When it comes to ESG investing, some of the most frequently mentioned demands by advisors and investors are simplicity. They also want more clarity and uniformity pertaining to ratings and scoring.
Active management can potentially help with those objectives. Some exchange traded funds are up to the task. Enter the (CVSE ). The actively managed ETF attempts to generate returns in excess of the Russell 1000 Index.
Active management can offer environmental, social, and governance-enthused investors other benefits. That includes the potential for portfolios that are comprised of credible assets.

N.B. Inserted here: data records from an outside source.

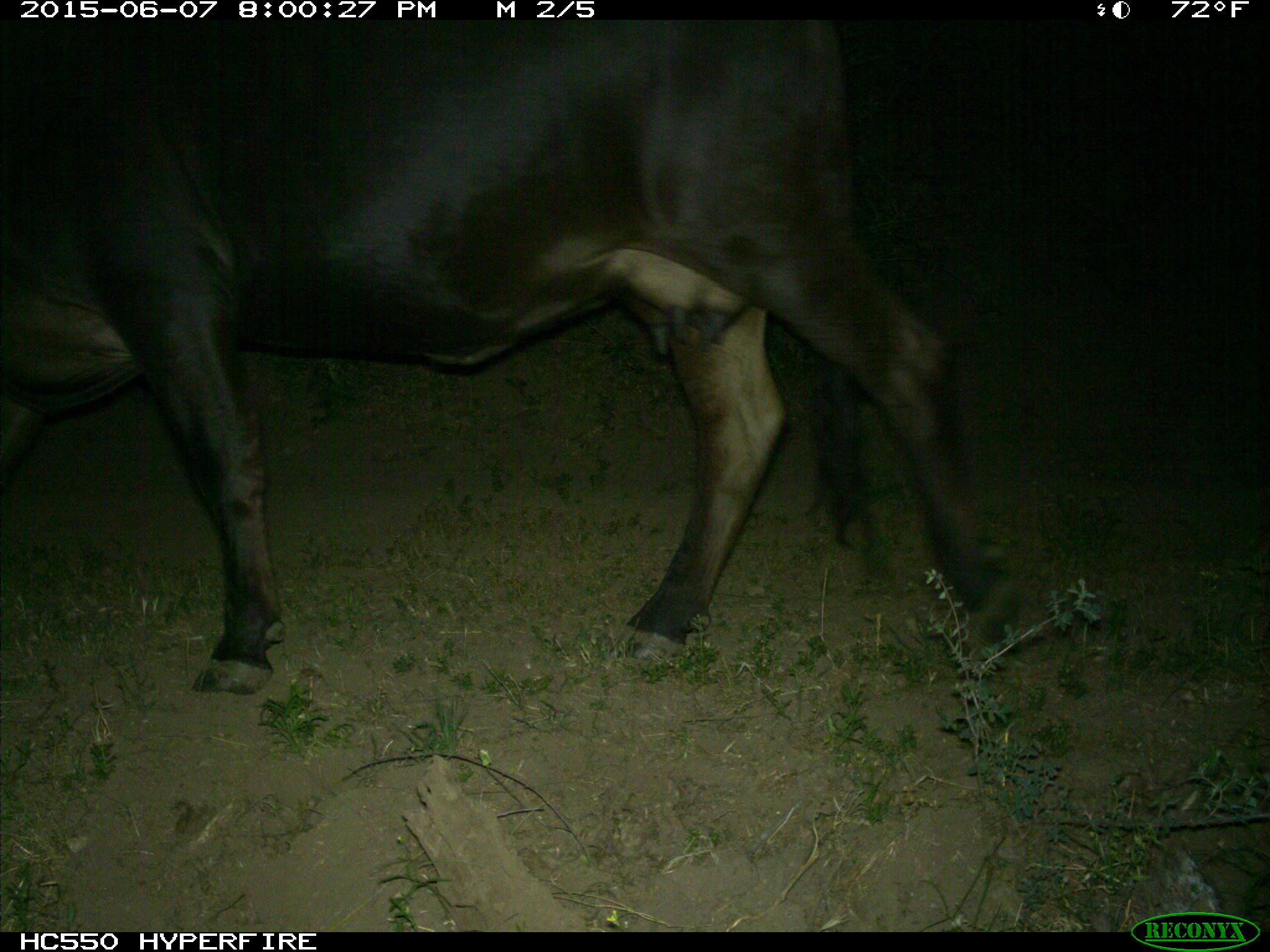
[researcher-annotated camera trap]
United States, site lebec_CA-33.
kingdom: Animalia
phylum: Chordata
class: Mammalia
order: Artiodactyla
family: Bovidae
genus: Bos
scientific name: Bos taurus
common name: domestic cow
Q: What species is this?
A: Bos taurus (domestic cow).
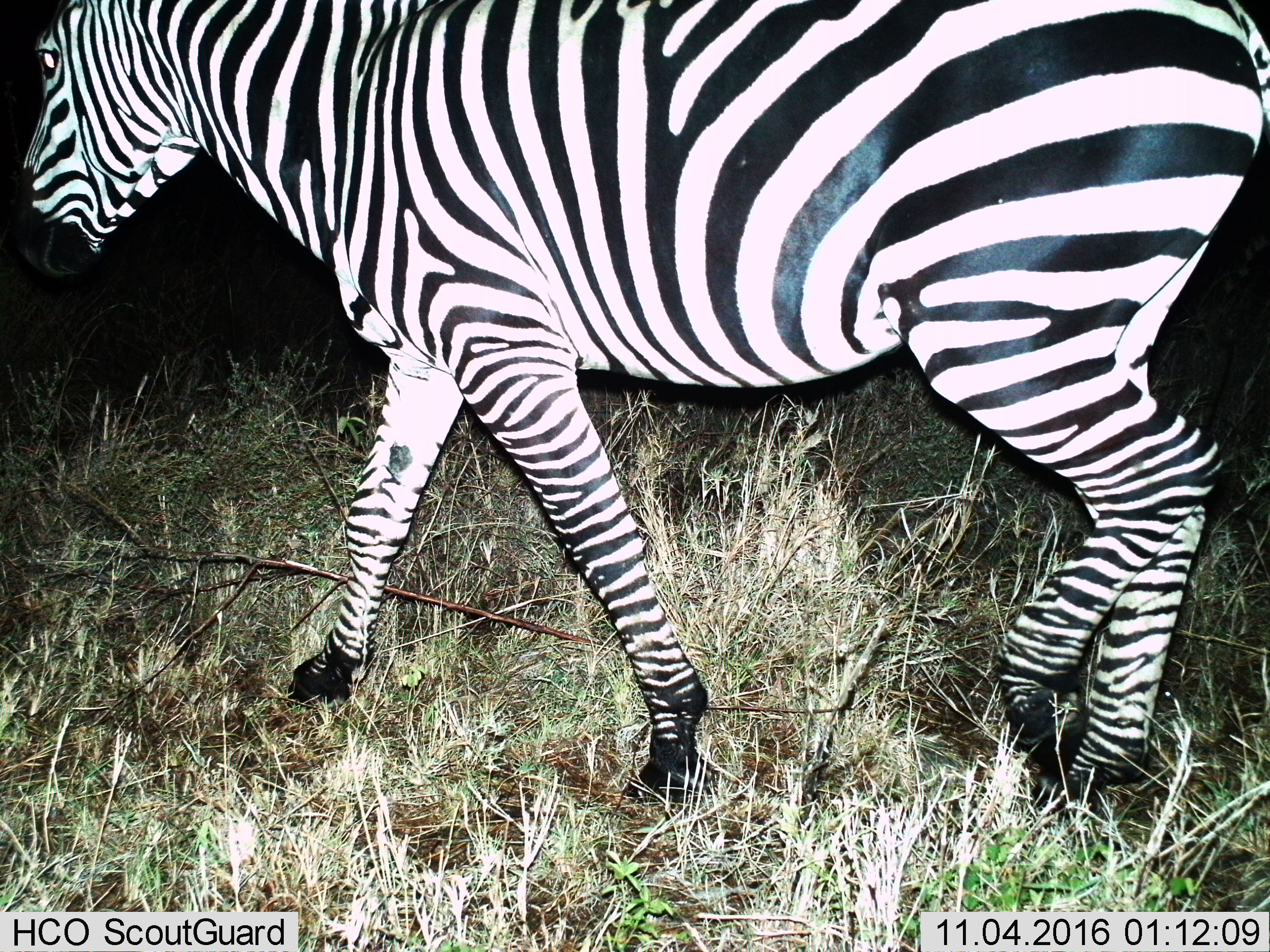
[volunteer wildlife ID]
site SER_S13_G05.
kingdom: Animalia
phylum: Chordata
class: Mammalia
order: Perissodactyla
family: Equidae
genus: Equus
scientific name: Equus quagga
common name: plains zebra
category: zebraplains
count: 1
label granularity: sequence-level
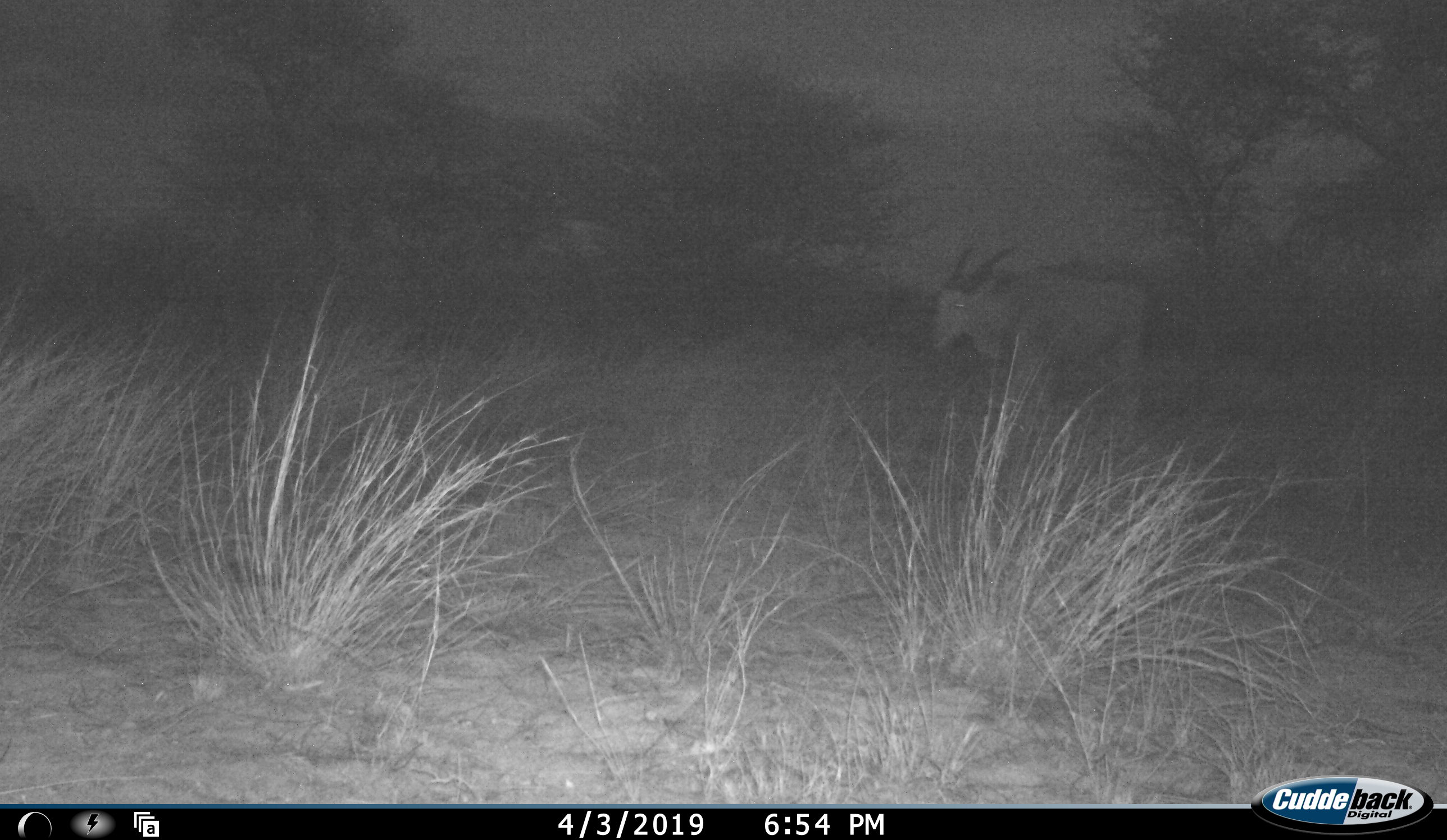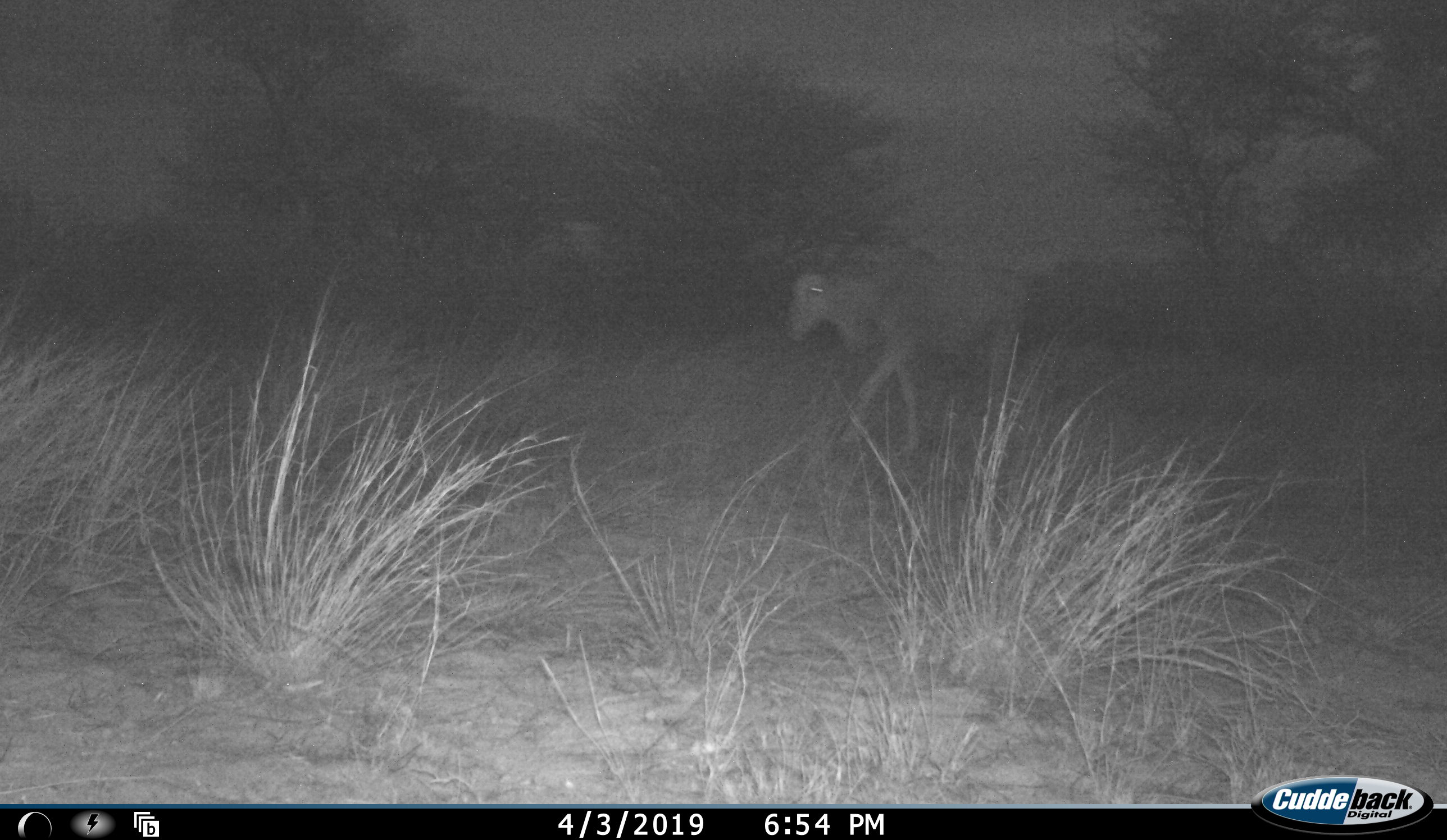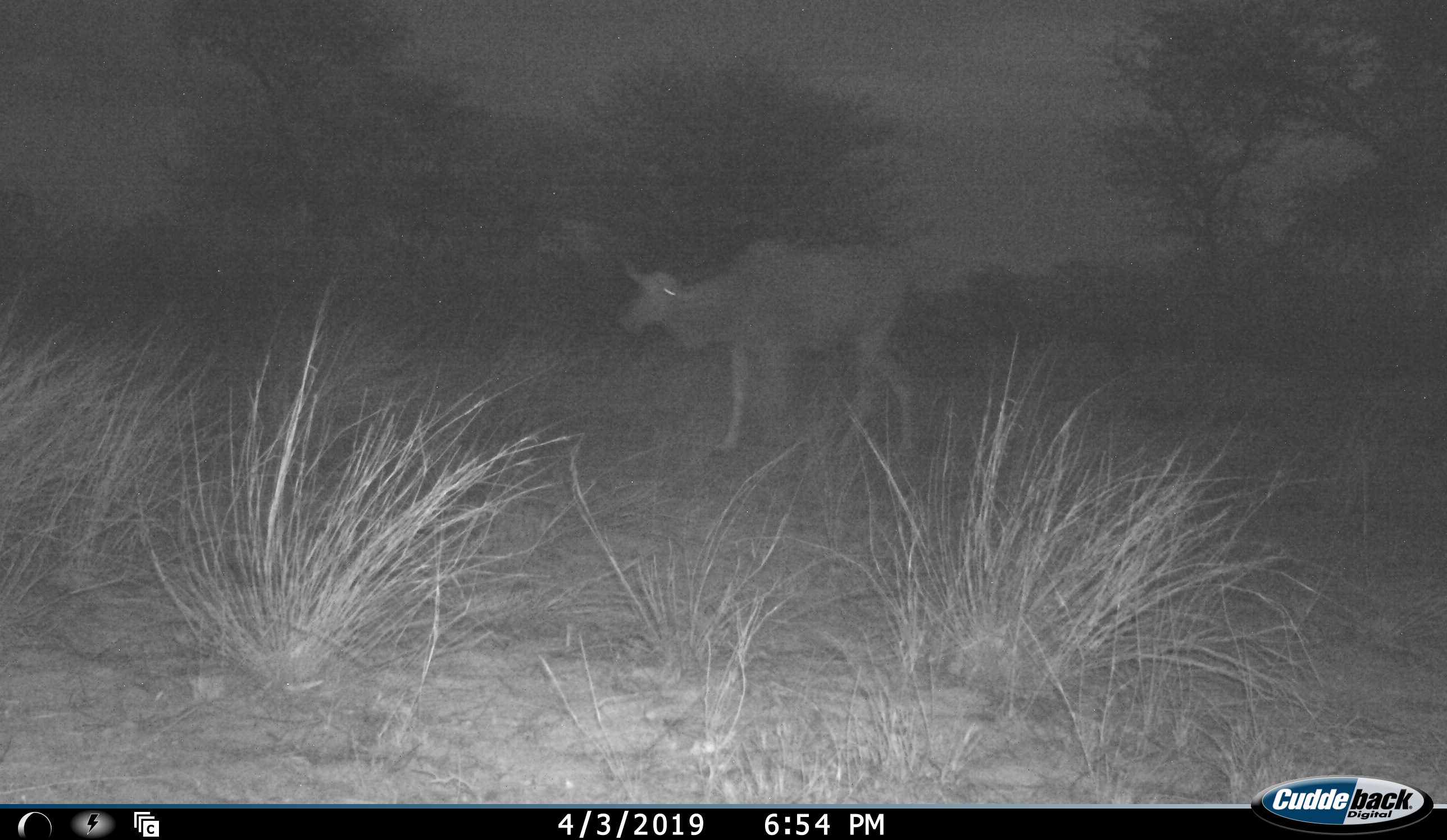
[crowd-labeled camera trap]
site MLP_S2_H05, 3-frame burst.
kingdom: Animalia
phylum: Chordata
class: Mammalia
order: Artiodactyla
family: Bovidae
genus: Tragelaphus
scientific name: Tragelaphus oryx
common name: eland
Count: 1.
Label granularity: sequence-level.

“As ESG investment activity has increased. So has concerns about greenwashing, which is a term centered around the environmental piece of ESG investing. And can be defined as when a company purports to be environmentally conscious but is not making any notable broader sustainability efforts. And the same can be said about asset managers who are claiming to have sustainability-oriented funds, but with minimal evidence of ESG playing a role in the stock selection process,“ according to a new report from TD Cowen.
CVSE ESG Credibility
CVSE debuted in January, making it one of the newer additions to the domestic large-cap equity ETF landscape. Nonetheless, it’s a relevant one, too.
That relevance is found on multiple fronts. First, CVSE’s annual fee of 0.29% is favorable among active funds, particularly those with the ESG overlay. Second, research indicates that when confronted with an all-things-equal ESG vs. non-ESG choice, many investors will choose the former.
“It continues to be our view that if two equities under non-ESG integration processes ‘screened’ identically around expected returns and risks. Over time more investors would likely choose to invest in the equity with a better ESG profile assuming all other attributes of the two equities were identical,” added TD Cowen.
CVSE could be exceedingly relevant for long-term investors against the backdrop of increased corporate and government investment in sustainability projects. These efforts will likely cost trillions of dollars over time. Additionally, asset allocators are pressuring companies to up their focus on social and governance issues. This could be an indication of potential advantages for actively managed strategies.
“In our view, ESG reporting and associated initiatives present opportunities to build resilience and integrate necessary capital expense projects that are viewed as more compelling when assessed through an ESG lens. Particularly, as many of these expenses have the potential to generate increased productivity and cost savings if done appropriately,” concluded TD Cowen.